▶ _Task directions_
Please retype the listing below, matching every line exactly.

▶ _Supplied material_

________________

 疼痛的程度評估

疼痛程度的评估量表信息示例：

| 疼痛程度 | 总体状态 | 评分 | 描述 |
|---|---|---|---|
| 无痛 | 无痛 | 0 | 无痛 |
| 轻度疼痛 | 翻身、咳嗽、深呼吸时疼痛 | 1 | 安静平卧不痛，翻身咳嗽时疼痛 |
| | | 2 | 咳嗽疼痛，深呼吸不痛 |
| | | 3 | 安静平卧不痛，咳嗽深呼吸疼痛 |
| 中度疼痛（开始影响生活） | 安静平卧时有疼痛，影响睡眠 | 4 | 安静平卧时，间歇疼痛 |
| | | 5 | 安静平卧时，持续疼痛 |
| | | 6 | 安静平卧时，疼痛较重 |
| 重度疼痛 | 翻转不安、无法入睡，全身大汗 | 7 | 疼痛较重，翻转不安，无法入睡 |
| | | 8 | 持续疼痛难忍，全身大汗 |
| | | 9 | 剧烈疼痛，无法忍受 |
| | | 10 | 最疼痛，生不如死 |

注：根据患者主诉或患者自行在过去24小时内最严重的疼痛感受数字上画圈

________________

▶ _Task result_
 疼痛的程度評估

疼痛程度的评估量表信息示例：

| 疼痛程度 | 总体状态 | 评分 | 描述 |
|---|---|---|---|
| 无痛 | 无痛 | 0 | 无痛 |
| 轻度疼痛 | 翻身、咳嗽、深呼吸时疼痛 | 1 | 安静平卧不痛，翻身咳嗽时疼痛 |
| | | 2 | 咳嗽疼痛，深呼吸不痛 |
| | | 3 | 安静平卧不痛，咳嗽深呼吸疼痛 |
| 中度疼痛（开始影响生活） | 安静平卧时有疼痛，影响睡眠 | 4 | 安静平卧时，间歇疼痛 |
| | | 5 | 安静平卧时，持续疼痛 |
| | | 6 | 安静平卧时，疼痛较重 |
| 重度疼痛 | 翻转不安、无法入睡，全身大汗 | 7 | 疼痛较重，翻转不安，无法入睡 |
| | | 8 | 持续疼痛难忍，全身大汗 |
| | | 9 | 剧烈疼痛，无法忍受 |
| | | 10 | 最疼痛，生不如死 |

注：根据患者主诉或患者自行在过去24小时内最严重的疼痛感受数字上画圈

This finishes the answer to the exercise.